The Marmolada, the largest glacier of the Dolomites — a mountain range in northeastern Italy — could melt completely by 2040, scientists have warned. Experts have attributed this to rising temperatures and snow droughts. 


The findings were shared with the public by Italian scientists who participated in a campaign called 'Caravan of Glaciers' launched by Legambiente, an environmentalist group, and the International Commission for the Protection of the Alps (CIPRA) with the support of the Italian Glacier Committee. The scientists, who have been monitoring glaciers as part of the campaign, said on Monday that Marmolada was losing between 7 and 10 cm of depth a day. 

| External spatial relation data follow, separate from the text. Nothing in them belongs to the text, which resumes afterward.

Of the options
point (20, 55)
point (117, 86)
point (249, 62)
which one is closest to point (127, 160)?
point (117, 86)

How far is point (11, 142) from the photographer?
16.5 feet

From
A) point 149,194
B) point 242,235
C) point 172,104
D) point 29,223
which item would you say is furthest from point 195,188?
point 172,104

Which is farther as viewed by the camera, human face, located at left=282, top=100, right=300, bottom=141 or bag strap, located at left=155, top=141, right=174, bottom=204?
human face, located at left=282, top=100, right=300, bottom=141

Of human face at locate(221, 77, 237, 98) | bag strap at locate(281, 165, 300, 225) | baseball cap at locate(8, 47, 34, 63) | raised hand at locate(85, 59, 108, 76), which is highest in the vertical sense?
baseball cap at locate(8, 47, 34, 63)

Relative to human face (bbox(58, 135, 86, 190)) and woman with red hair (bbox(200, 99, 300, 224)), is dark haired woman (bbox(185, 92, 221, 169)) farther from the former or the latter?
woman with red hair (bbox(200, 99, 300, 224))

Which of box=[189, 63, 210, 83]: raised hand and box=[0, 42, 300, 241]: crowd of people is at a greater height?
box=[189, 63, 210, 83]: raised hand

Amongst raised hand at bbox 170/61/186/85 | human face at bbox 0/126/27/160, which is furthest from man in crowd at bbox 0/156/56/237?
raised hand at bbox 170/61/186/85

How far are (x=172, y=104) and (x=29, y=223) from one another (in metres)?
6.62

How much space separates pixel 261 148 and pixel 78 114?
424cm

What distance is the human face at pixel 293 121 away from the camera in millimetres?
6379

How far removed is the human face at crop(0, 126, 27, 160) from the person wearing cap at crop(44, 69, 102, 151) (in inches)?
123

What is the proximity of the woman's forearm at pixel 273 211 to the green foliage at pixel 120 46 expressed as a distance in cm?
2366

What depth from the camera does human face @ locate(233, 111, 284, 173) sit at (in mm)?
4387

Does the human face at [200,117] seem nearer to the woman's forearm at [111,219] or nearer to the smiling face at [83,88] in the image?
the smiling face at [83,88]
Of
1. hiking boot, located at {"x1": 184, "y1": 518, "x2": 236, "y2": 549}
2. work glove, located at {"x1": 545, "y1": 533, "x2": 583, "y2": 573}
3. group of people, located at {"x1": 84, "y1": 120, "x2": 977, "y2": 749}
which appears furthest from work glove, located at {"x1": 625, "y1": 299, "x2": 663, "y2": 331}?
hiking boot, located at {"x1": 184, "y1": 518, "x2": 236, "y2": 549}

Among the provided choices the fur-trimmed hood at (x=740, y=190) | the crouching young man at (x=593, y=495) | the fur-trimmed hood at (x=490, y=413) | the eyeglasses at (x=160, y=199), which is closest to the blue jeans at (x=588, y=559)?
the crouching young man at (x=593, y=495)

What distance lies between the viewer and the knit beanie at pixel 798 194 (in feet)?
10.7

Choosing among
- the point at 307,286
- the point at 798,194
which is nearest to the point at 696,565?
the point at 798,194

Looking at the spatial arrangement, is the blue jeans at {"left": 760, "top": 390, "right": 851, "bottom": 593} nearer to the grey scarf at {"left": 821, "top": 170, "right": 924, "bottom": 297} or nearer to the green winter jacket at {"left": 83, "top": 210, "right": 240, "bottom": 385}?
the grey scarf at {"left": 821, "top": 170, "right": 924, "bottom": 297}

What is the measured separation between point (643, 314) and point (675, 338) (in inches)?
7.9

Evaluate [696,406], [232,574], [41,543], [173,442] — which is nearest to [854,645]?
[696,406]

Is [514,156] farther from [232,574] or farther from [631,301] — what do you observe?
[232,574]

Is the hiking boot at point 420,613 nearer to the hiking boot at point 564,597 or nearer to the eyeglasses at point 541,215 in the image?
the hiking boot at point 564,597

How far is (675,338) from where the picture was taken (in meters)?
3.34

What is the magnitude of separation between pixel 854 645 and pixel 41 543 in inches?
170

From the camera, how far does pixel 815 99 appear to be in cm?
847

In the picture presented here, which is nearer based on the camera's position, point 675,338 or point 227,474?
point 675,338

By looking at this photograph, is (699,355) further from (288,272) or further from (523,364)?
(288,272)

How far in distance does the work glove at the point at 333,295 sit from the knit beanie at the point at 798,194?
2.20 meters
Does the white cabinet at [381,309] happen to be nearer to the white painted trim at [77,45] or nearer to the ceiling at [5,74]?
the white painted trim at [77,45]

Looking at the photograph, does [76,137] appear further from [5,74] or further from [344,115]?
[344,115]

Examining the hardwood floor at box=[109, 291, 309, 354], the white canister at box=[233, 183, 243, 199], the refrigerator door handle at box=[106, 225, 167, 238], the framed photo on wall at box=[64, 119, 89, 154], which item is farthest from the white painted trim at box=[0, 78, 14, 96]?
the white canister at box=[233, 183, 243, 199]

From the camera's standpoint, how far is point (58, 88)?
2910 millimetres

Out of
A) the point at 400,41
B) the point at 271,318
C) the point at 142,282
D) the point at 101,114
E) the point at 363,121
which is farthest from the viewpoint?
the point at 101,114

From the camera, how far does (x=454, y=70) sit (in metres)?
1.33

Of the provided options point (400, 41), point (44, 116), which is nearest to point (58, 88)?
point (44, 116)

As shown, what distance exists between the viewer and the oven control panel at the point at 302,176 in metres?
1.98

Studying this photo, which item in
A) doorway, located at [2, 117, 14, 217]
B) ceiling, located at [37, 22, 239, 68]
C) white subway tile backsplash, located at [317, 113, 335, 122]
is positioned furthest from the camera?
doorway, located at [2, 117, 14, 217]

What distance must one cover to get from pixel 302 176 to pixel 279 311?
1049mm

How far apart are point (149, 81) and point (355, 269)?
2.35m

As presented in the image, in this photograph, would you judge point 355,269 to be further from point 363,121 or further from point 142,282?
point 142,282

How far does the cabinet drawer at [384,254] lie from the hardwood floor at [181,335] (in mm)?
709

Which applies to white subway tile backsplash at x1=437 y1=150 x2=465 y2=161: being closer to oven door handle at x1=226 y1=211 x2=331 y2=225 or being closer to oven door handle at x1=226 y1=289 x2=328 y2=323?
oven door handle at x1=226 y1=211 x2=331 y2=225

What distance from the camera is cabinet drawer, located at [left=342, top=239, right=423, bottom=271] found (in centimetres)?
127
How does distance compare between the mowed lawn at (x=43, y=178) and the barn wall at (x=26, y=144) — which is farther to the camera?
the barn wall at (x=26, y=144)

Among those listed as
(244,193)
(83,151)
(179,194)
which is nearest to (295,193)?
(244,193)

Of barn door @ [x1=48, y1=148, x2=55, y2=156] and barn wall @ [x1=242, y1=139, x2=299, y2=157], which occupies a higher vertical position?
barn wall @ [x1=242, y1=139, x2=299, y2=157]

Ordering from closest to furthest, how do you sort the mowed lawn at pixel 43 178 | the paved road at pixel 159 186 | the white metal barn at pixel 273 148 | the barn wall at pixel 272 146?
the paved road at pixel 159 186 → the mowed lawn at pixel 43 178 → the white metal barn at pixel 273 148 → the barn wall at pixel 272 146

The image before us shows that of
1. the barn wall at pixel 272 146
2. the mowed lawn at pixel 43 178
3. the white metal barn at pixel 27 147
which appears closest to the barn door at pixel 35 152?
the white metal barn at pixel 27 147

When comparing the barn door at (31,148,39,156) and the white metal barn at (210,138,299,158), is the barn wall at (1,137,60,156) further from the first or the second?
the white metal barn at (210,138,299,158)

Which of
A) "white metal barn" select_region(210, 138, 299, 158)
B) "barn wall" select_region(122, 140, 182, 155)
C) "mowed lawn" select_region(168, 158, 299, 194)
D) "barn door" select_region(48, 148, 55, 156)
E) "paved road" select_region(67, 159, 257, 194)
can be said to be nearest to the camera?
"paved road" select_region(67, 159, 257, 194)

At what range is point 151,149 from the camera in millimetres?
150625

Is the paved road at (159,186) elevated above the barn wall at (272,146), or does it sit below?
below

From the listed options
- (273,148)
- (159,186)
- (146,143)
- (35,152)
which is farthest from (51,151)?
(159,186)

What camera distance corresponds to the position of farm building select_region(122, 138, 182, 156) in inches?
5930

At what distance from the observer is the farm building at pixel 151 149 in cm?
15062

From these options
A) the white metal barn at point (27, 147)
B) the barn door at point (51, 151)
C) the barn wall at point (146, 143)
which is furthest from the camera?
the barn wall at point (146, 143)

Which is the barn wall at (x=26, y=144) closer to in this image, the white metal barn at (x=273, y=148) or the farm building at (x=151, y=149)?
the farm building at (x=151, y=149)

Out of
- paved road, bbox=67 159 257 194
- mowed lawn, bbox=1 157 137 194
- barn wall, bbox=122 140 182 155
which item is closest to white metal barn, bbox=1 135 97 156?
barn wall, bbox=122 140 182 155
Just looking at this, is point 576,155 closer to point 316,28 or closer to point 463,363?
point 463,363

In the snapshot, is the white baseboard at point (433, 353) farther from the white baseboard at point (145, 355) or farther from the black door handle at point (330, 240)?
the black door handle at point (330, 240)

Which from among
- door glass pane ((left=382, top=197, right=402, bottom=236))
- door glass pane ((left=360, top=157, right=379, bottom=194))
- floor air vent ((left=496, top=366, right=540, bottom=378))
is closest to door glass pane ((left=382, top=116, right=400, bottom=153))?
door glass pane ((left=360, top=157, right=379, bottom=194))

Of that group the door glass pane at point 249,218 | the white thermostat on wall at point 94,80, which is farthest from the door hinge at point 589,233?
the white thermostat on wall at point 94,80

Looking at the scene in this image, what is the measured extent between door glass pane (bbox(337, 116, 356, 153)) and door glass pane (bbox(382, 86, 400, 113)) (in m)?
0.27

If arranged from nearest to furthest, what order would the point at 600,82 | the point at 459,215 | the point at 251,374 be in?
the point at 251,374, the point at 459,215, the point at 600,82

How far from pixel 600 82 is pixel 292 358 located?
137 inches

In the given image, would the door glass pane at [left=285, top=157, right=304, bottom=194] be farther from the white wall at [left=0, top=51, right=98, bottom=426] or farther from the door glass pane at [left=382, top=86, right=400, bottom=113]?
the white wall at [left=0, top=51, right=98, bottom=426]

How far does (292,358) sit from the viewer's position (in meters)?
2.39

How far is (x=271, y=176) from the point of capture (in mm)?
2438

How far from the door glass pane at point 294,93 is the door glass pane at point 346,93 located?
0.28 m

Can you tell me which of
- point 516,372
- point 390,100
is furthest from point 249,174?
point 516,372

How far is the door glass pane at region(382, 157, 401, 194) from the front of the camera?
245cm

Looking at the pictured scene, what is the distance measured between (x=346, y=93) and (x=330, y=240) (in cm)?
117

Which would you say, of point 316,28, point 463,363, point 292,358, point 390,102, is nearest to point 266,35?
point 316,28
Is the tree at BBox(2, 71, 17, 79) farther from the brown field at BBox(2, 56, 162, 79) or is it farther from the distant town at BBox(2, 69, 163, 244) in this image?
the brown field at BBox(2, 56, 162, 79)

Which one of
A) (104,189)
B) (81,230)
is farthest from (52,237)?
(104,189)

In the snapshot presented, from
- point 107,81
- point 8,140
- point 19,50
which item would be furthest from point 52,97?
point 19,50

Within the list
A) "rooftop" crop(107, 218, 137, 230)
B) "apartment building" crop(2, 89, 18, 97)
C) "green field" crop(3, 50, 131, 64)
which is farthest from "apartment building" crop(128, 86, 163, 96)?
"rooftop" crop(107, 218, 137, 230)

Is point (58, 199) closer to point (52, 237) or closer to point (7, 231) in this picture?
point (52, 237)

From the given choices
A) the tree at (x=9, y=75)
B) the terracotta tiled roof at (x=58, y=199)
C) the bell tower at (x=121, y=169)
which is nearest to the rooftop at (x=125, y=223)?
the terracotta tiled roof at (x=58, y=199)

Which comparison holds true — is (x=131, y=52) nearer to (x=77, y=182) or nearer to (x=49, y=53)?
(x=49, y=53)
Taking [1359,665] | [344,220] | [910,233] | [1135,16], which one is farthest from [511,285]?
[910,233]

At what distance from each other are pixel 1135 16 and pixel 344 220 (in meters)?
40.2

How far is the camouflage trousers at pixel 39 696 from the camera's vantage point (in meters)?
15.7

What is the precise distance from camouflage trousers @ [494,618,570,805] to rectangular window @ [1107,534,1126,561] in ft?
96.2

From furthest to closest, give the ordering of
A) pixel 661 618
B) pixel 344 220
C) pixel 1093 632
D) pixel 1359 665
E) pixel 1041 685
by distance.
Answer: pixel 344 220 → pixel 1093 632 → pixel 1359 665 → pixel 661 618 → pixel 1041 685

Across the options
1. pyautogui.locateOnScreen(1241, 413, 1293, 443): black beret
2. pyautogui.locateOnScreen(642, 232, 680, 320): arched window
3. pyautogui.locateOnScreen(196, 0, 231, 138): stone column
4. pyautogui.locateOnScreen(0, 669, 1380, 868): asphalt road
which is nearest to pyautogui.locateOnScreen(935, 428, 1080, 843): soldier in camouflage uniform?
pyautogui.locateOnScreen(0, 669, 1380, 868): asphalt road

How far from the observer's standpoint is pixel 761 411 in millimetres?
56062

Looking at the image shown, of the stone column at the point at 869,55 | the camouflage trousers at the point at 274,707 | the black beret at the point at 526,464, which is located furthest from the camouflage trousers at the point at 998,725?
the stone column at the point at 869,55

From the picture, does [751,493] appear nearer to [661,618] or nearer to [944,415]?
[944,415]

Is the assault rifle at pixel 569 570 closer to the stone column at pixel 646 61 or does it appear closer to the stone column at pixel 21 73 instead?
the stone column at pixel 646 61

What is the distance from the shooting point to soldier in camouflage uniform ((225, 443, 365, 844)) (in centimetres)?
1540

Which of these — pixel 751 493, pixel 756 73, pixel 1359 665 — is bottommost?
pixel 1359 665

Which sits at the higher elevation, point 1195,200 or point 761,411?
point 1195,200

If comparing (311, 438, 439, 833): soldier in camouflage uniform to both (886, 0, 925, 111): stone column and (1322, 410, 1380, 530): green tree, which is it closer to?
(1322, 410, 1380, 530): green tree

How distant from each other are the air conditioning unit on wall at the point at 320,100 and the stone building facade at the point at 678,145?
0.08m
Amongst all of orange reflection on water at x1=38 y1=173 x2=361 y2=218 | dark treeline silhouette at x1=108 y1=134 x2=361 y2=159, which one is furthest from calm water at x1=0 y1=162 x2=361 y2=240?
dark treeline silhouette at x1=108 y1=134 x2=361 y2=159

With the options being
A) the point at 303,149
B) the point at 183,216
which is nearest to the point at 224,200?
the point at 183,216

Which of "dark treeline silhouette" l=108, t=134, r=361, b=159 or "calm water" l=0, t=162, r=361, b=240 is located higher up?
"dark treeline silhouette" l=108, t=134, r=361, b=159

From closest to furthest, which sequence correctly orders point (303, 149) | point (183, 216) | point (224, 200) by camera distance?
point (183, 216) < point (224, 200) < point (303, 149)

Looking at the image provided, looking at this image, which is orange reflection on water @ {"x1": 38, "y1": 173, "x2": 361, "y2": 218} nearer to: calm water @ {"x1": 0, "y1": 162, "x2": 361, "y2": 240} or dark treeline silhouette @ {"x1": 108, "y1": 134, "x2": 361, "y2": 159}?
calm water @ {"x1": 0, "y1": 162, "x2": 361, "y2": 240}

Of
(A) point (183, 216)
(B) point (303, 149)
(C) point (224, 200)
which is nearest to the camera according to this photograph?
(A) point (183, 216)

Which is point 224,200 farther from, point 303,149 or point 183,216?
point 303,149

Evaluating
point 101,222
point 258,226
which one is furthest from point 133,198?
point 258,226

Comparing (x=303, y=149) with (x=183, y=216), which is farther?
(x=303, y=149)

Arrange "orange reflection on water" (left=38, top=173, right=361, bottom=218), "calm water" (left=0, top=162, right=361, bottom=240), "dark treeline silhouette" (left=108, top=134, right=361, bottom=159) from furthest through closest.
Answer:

A press release issued by Legambiente said that, in the past five years, the Marmolada had lost 173 acres of its surface area, equivalent to 98 football fields, in a stark testament to the effects of the climate emergency. It stated that the glacier was now in an “irreversible coma”, adding that the Marmolada had withdrawn by 1,200 metres since the beginning of scientific measurements in 1888.


“At this rate, by 2040, the Marmolada glacier will no longer exist,” the release said.


The climate emergency is said to have had an impact across the Italian Alps. Winter droughts with very little snowfall combined with unusually high summer temperatures are causing the glaciers to rapidly melt.


Two of the largest glaciers in Italy — the Adamello, located between Lombardy and Trentino, and Forni, in Lombardy — have shown worrying trends as well. Forni has reportedly retreated 800 metres within the past 30 years and 2 km over the past century. Since 2016, the Adamello glacier, the largest in Italy, has retreated "~200m due to global warming", according to Copernicus, the Earth observation arm of the EU's space programme. 


In 2022, a glacier on the Marmolada mountain collapsed, which sent an avalanche of ice, snow and rocks down the slope, killing 11 people. 


Due to the glaciers melting, tons of waste has resurfaced in the area, including perfectly preserved weapons, sledges, letters, diaries, and even bodies of soldiers who fought during World War I.